Warum der Trend zu Usecase-bezogenen Microapps im Facility Management ein Irrweg ist – und was stattdessen gebraucht wird
In den letzten Jahren hat sich ein Trend im Facility Management eingeschlichen: Immer mehr Anbieter setzen auf spezialisierte Microapps, die einzelne Anwendungsfälle besonders effizient abbilden sollen. Die Argumente klingen zunächst überzeugend: schnell einsatzbereit, schlank, benutzerfreundlich.
Aber dieser Trend führt uns in eine digitale Sackgasse.

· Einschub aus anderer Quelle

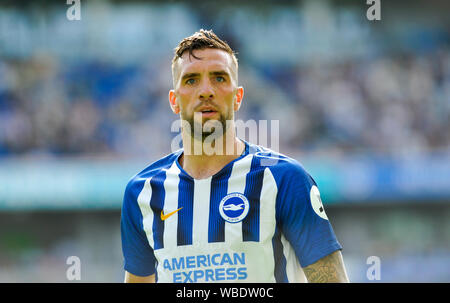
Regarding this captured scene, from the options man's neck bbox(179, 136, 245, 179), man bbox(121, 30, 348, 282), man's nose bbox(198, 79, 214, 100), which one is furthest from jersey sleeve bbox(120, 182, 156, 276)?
man's nose bbox(198, 79, 214, 100)

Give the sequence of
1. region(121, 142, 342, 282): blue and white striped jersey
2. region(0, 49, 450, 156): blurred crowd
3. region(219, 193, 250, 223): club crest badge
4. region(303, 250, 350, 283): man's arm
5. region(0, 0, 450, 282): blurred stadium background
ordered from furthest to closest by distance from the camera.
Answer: region(0, 49, 450, 156): blurred crowd
region(0, 0, 450, 282): blurred stadium background
region(219, 193, 250, 223): club crest badge
region(121, 142, 342, 282): blue and white striped jersey
region(303, 250, 350, 283): man's arm

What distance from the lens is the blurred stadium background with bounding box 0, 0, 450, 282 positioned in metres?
12.6

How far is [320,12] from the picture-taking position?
15.2 meters

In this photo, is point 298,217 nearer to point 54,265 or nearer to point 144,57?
point 54,265

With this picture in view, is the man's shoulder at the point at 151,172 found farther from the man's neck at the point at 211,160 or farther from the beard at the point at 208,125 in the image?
the beard at the point at 208,125

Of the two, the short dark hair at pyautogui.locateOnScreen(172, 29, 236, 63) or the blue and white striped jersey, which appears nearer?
the blue and white striped jersey

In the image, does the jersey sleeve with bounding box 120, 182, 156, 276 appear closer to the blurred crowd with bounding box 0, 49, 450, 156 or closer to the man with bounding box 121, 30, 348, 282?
the man with bounding box 121, 30, 348, 282

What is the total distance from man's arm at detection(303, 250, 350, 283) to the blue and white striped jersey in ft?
0.12

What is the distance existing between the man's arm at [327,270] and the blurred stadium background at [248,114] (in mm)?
9466

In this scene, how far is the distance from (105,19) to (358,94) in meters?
6.31

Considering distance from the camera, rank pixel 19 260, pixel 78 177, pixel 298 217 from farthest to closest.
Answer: pixel 19 260
pixel 78 177
pixel 298 217

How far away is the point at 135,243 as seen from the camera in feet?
11.6

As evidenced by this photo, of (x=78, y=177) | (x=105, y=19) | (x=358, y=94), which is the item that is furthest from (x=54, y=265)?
(x=358, y=94)

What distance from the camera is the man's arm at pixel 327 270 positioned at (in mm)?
3007
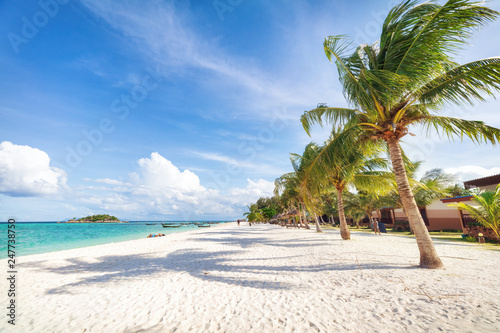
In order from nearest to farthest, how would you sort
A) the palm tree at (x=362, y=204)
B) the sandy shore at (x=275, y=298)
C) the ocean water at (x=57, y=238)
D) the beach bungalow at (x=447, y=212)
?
1. the sandy shore at (x=275, y=298)
2. the beach bungalow at (x=447, y=212)
3. the ocean water at (x=57, y=238)
4. the palm tree at (x=362, y=204)

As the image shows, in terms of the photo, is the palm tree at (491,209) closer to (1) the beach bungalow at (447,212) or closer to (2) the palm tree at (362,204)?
(1) the beach bungalow at (447,212)

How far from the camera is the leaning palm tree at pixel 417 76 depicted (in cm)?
500

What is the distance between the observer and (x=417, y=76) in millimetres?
5820

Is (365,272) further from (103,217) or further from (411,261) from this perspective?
(103,217)

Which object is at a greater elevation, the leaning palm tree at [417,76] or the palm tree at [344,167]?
the leaning palm tree at [417,76]

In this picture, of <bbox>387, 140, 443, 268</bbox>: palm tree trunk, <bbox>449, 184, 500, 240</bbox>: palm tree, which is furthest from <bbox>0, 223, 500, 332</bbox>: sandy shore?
<bbox>449, 184, 500, 240</bbox>: palm tree

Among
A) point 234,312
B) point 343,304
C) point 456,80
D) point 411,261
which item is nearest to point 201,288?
point 234,312

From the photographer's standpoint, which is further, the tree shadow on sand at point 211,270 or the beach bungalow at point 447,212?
the beach bungalow at point 447,212

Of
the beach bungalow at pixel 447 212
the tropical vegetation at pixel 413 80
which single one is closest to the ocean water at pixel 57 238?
the tropical vegetation at pixel 413 80

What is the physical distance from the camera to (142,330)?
3.29 meters

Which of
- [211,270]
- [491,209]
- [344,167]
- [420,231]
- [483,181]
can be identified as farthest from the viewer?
[483,181]

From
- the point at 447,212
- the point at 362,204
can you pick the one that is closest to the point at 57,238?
the point at 362,204

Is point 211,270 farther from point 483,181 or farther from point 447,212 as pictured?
point 483,181

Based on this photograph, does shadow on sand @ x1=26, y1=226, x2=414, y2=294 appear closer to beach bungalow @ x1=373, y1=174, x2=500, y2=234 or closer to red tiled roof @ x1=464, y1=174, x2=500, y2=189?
beach bungalow @ x1=373, y1=174, x2=500, y2=234
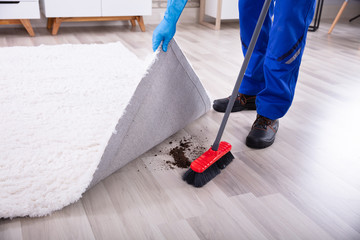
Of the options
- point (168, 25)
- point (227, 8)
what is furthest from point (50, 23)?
point (168, 25)

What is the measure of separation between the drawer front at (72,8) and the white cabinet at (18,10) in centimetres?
10

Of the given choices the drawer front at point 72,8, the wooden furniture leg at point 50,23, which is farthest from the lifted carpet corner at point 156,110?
the wooden furniture leg at point 50,23

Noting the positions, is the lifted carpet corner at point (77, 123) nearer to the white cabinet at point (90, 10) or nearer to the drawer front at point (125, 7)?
the white cabinet at point (90, 10)

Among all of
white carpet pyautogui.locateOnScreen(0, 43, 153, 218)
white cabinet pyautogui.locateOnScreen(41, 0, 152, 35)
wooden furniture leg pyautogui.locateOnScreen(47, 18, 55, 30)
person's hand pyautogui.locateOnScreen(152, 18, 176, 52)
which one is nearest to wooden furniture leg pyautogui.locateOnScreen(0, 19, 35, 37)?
white cabinet pyautogui.locateOnScreen(41, 0, 152, 35)

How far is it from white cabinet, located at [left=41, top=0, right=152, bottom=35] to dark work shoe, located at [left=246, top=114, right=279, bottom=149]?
2.03 meters

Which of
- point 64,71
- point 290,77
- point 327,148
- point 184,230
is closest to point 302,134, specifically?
point 327,148

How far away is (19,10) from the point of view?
271cm

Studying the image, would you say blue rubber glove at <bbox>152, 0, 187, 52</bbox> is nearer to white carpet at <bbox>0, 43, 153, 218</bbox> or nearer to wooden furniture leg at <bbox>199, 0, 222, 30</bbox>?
white carpet at <bbox>0, 43, 153, 218</bbox>

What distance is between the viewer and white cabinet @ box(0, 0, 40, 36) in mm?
2674

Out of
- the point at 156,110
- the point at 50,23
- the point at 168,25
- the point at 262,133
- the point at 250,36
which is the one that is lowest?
the point at 50,23

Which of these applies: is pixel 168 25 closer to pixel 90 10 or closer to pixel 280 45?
pixel 280 45

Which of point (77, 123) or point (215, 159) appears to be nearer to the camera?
point (215, 159)

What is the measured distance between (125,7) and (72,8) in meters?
0.43

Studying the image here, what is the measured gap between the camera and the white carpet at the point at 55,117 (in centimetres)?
101
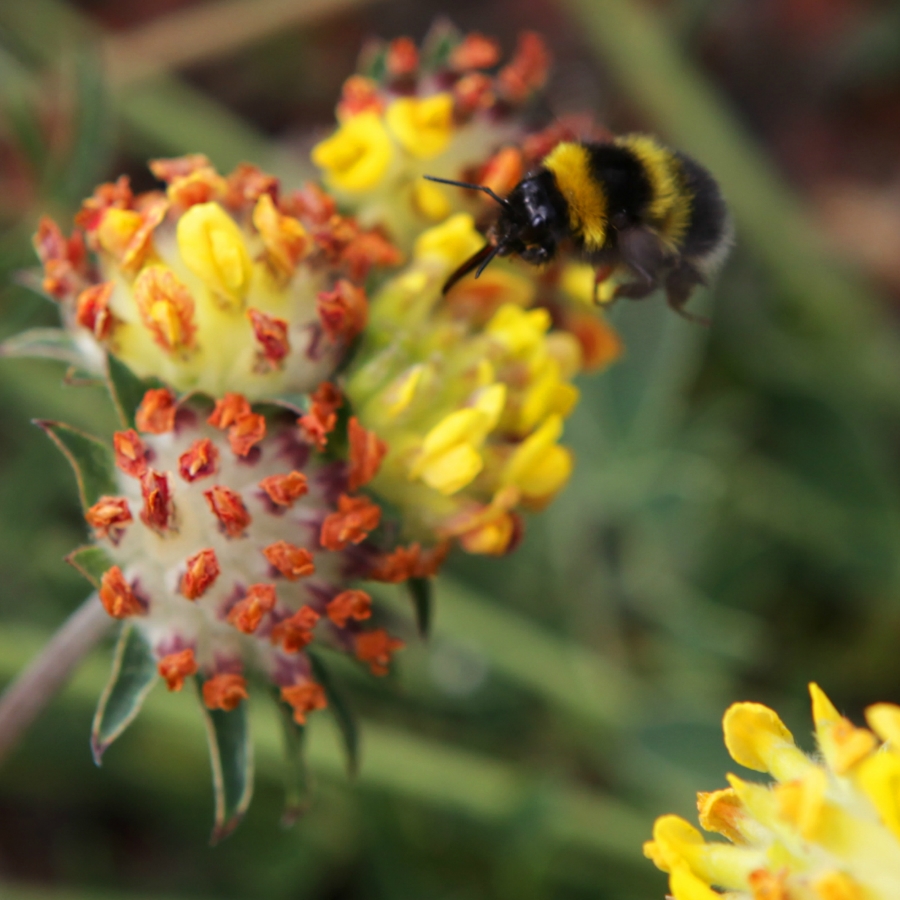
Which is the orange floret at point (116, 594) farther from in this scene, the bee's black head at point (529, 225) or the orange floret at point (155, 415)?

Microapps – symptomatische Pflaster statt ganzheitlicher Lösungen
Natürlich wirken Microapps auf den ersten Blick attraktiv. Sie sind oft günstiger in der Anschaffung, schneller in der Installation, benötigen keine IT Infrastruktur (falls Public Cloud) versprechen eine steile Lernkurve und fokussieren sich auf konkrete Probleme: Störungsmanagement, Schlüsselverwaltung, Raumreservierung oder Energieauswertung. Doch genau hier liegt das Problem: Sie lösen Symptome, nicht Ursachen.
Jede Microapp erzeugt ihre eigene Dateninsel. In der Praxis bedeutet das:
- Datenredundanzen: Informationen werden mehrfach gepflegt, was Fehleranfälligkeit und Pflegeaufwand erhöht.
- Medienbrüche: Prozesse müssen zwischen verschiedenen Tools manuell überbrückt werden.
- Fehlender Kontext: Entscheidungen basieren nicht auf einem vollständigen Datenbild, sondern auf fragmentierten Teilausschnitten.
- IT-Overhead: Jedes neue Tool benötigt Schnittstellen, Support und Pflege – ein Albtraum für jede IT-Abteilung.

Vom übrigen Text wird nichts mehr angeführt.